The chapter discusses pipelining, retiming and look-ahead techniques for transforming digital designs to meet the desired objectives. Broadly, signal processing systems can be classified as feed forward or feedback systems. In feed forward systems the data flows from input to output and no value in the system is fed back in a recursive loop. Finite impulse response (FIR) filters are feed forward systems and are fundamental to signal processing. Most of the signal processing algorithms such as fast Fourier transform (FFT) and discrete cosine transform (DCT) are feed forward. The timing can be improved by simply adding multiple stages of pipelining in the hardware design.

Recursive systems such as infinite impulse response (IIR) filters are also widely used in DSP. The feedback recursive algorithms are used for timing, symbol and frequency recovery in digital communication receivers. In speech processing and signal modeling, autoregressive moving average (ARMA) and autoregressive (AR) processes involve IIR systems. These systems are characterized by a difference equation . To compute an output sample, the equation directly or indirectly involves previous values of the output samples along with the current and previous values of input samples. As the previous output samples are required in the computation, adding pipeline registers to improve timing is not directly available to the designer. The chapter discusses cut-set retiming and node transfer theorem techniques for systematically adding pipelining registers in feed forward systems. These techniques are explained with examples. This chapter also discusses techniques that help in meeting timings in implementing fully dedicated architectures (FDAs) for feedback systems.

Given task
Copy the stretch from "The chapter discusses pipelining, retiming" through "the hardware design." in the passage on pipelining and retiming, word for word.

Information provided
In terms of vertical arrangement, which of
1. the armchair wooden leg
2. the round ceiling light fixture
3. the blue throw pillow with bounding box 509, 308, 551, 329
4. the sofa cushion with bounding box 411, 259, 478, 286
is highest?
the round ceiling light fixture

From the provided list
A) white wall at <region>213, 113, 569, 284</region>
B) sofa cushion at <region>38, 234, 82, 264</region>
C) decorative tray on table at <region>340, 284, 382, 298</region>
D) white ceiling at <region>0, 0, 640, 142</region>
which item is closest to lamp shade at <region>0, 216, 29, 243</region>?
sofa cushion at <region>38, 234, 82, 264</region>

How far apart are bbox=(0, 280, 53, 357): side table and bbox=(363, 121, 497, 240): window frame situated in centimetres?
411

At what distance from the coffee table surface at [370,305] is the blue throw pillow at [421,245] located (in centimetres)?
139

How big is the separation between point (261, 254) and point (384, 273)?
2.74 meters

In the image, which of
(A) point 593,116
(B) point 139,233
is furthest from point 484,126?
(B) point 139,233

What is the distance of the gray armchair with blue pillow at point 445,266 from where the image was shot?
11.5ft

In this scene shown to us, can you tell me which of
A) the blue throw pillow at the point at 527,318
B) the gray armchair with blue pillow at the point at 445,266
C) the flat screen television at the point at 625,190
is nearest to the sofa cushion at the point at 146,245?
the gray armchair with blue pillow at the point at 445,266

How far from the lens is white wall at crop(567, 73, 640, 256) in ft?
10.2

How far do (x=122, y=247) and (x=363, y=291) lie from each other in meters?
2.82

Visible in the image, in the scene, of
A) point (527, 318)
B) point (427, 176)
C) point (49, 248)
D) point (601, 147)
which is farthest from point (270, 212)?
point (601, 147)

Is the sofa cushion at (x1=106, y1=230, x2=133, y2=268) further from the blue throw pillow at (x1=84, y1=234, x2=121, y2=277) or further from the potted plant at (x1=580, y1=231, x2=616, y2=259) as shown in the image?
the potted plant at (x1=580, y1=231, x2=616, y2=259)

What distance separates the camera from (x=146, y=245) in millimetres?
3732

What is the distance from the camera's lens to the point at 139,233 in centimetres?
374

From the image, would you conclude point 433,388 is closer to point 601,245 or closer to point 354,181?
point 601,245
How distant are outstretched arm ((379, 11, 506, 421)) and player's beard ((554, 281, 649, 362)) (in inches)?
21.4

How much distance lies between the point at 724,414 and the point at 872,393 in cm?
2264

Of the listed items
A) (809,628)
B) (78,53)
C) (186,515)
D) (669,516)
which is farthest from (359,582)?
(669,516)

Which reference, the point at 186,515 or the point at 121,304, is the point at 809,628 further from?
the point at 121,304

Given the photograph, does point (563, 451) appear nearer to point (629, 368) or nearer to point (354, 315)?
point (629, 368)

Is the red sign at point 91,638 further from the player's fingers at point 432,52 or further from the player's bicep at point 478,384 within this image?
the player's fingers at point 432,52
--
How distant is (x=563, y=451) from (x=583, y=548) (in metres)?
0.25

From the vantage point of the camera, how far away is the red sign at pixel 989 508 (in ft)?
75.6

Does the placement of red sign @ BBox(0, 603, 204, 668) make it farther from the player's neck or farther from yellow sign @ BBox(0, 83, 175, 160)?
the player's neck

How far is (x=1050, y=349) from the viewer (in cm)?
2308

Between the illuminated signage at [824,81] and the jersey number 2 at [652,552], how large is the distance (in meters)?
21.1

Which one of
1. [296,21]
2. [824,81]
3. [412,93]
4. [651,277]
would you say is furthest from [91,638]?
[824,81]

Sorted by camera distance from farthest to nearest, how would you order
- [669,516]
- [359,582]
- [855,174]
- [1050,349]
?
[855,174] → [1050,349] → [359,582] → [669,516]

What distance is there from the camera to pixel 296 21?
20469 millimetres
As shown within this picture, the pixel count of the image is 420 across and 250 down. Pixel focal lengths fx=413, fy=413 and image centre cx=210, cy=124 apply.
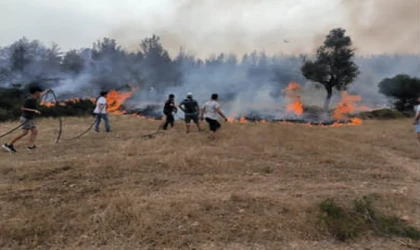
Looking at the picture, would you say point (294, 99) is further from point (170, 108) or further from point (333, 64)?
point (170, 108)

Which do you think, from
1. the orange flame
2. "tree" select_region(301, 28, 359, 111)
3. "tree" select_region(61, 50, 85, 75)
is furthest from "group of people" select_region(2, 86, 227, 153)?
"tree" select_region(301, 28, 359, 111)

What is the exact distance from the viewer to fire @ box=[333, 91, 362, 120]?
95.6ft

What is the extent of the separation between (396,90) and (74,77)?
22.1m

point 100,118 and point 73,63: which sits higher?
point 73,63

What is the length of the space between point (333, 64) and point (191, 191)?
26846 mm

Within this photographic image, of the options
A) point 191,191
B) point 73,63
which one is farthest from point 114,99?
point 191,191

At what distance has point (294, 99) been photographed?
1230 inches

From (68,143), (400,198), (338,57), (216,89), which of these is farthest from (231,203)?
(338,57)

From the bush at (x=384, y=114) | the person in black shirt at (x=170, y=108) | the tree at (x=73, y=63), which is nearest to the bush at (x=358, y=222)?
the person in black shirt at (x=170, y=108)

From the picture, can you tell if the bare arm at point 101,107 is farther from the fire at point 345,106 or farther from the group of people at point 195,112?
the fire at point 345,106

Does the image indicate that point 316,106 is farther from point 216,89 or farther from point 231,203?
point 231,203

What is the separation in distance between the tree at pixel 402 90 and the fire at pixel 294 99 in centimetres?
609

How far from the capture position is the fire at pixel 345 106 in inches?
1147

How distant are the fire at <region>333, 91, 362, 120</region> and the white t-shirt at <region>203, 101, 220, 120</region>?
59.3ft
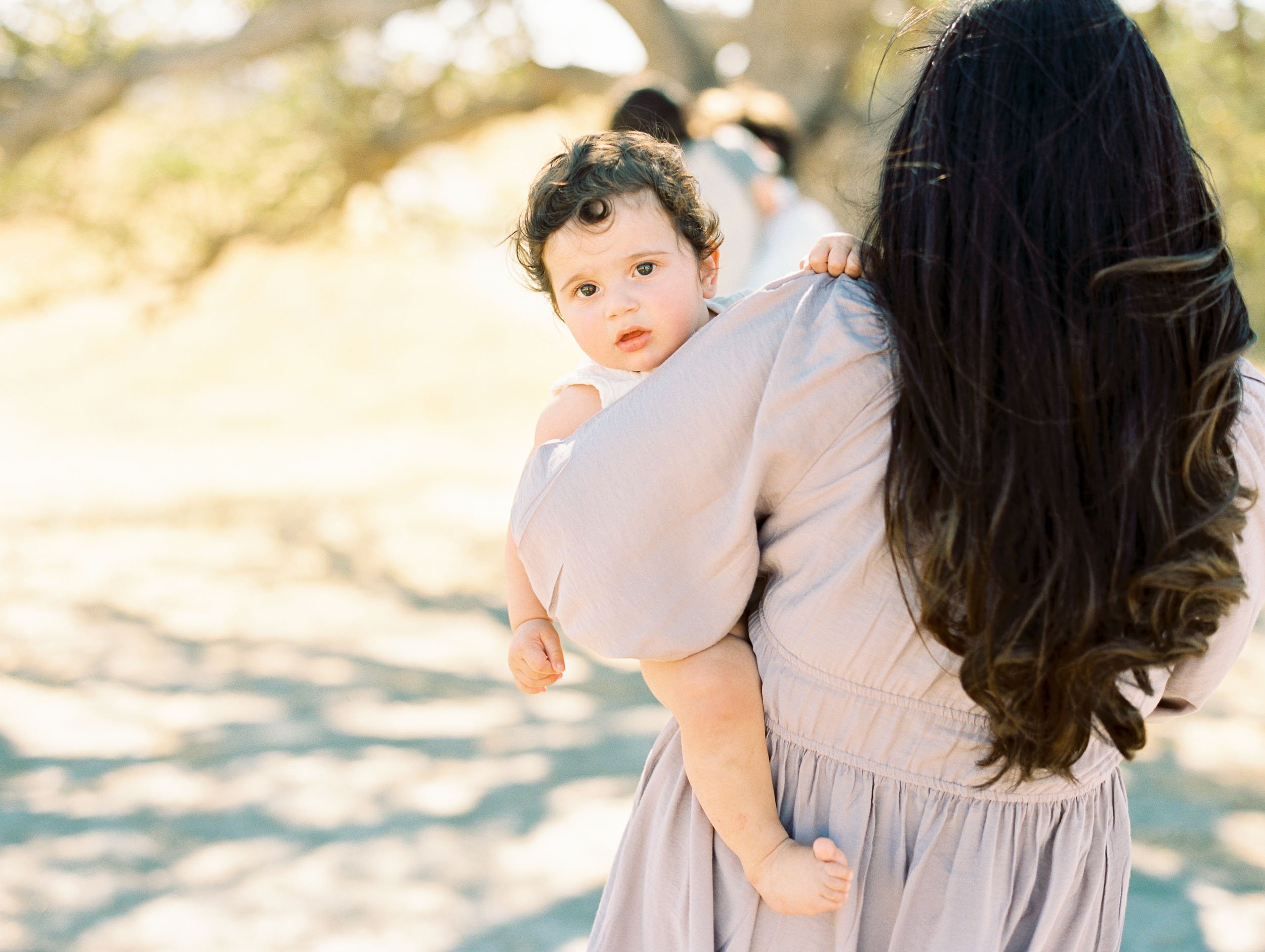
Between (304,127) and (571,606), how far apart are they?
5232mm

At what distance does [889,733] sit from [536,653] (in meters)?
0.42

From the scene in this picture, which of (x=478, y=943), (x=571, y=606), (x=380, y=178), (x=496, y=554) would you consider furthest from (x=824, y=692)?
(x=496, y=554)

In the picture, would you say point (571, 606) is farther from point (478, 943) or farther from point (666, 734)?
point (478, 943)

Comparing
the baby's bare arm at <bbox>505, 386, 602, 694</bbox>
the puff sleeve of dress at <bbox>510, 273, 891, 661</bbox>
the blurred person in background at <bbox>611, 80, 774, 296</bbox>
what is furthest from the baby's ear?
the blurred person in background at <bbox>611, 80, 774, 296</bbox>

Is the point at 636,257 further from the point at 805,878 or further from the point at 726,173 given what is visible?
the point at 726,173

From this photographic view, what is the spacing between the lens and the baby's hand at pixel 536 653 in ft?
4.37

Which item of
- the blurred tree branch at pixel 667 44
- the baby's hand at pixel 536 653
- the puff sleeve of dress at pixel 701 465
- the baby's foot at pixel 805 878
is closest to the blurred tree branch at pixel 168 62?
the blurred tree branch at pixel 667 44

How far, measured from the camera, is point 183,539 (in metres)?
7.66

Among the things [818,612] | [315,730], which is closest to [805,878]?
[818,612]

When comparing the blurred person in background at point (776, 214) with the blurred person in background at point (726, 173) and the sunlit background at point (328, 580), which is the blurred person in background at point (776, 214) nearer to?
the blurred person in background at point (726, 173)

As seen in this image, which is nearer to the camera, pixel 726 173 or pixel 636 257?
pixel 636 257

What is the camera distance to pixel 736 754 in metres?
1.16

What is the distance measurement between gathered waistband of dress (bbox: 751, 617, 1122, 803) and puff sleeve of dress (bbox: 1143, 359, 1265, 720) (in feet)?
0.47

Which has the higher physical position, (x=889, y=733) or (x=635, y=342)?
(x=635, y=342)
---
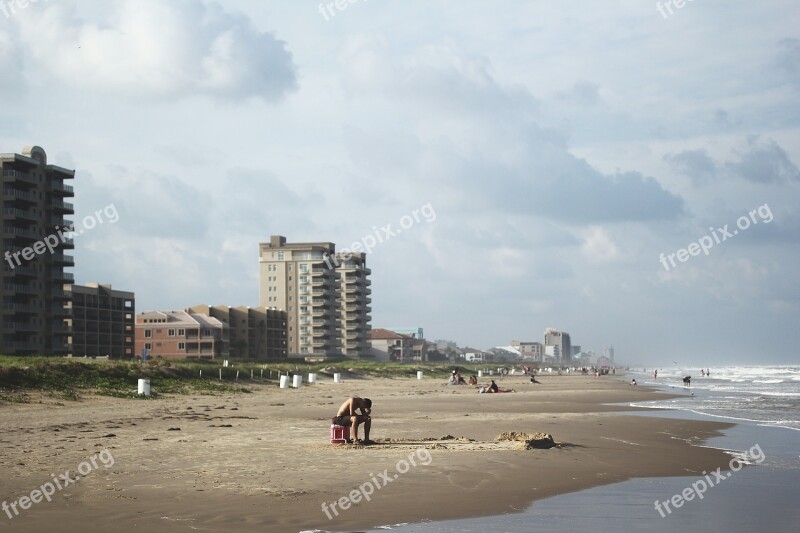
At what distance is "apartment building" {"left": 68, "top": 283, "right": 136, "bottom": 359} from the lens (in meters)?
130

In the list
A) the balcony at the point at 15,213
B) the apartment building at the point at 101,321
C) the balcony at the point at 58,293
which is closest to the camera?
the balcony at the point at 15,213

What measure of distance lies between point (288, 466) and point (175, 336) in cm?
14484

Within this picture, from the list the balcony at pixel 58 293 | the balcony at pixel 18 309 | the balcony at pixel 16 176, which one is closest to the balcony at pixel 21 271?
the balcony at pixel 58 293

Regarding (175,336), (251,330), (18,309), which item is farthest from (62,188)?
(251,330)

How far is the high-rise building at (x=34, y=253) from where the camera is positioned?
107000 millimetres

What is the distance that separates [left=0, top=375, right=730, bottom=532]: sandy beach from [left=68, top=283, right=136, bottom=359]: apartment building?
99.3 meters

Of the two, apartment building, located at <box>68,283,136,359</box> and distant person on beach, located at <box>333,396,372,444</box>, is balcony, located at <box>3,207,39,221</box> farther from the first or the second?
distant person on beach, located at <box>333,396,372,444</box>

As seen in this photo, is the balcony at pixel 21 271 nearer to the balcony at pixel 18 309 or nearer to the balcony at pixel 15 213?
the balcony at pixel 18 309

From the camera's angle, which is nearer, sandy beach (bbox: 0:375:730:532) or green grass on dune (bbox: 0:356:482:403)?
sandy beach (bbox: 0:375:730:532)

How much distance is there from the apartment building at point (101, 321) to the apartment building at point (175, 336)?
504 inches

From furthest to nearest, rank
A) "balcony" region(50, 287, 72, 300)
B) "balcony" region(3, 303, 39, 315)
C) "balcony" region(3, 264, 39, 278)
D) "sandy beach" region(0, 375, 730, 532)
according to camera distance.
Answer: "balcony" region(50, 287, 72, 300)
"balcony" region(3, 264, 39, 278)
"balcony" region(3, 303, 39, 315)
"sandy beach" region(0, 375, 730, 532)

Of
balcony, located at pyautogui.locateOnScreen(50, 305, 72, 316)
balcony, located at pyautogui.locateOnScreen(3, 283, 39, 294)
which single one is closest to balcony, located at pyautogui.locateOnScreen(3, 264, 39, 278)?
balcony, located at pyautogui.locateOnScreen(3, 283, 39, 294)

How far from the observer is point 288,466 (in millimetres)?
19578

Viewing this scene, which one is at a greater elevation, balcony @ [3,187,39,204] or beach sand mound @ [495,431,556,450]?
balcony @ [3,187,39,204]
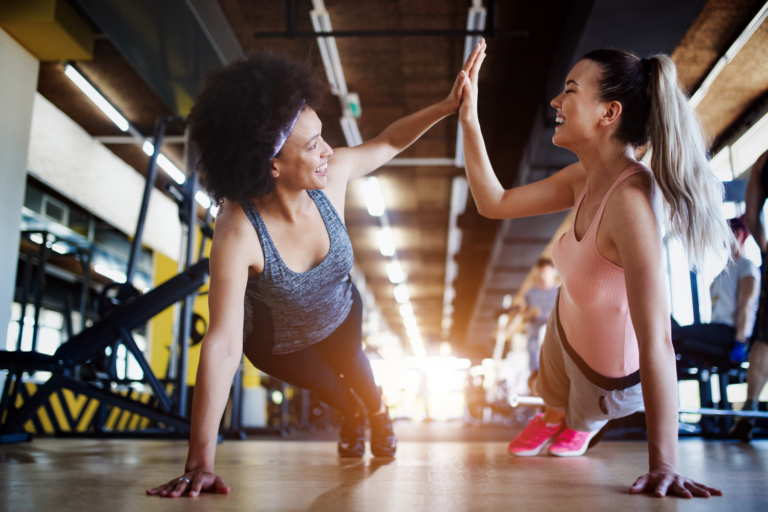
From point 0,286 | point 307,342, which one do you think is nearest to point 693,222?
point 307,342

Exercise solution
The chapter discusses pipelining, retiming and look-ahead techniques for transforming digital designs to meet the desired objectives. Broadly, signal processing systems can be classified as feed forward or feedback systems. In feed forward systems the data flows from input to output and no value in the system is fed back in a recursive loop. Finite impulse response (FIR) filters are feed forward systems and are fundamental to signal processing. Most of the signal processing algorithms such as fast Fourier transform (FFT) and discrete cosine transform (DCT) are feed forward. The timing can be improved by simply adding multiple stages of pipelining in the hardware design.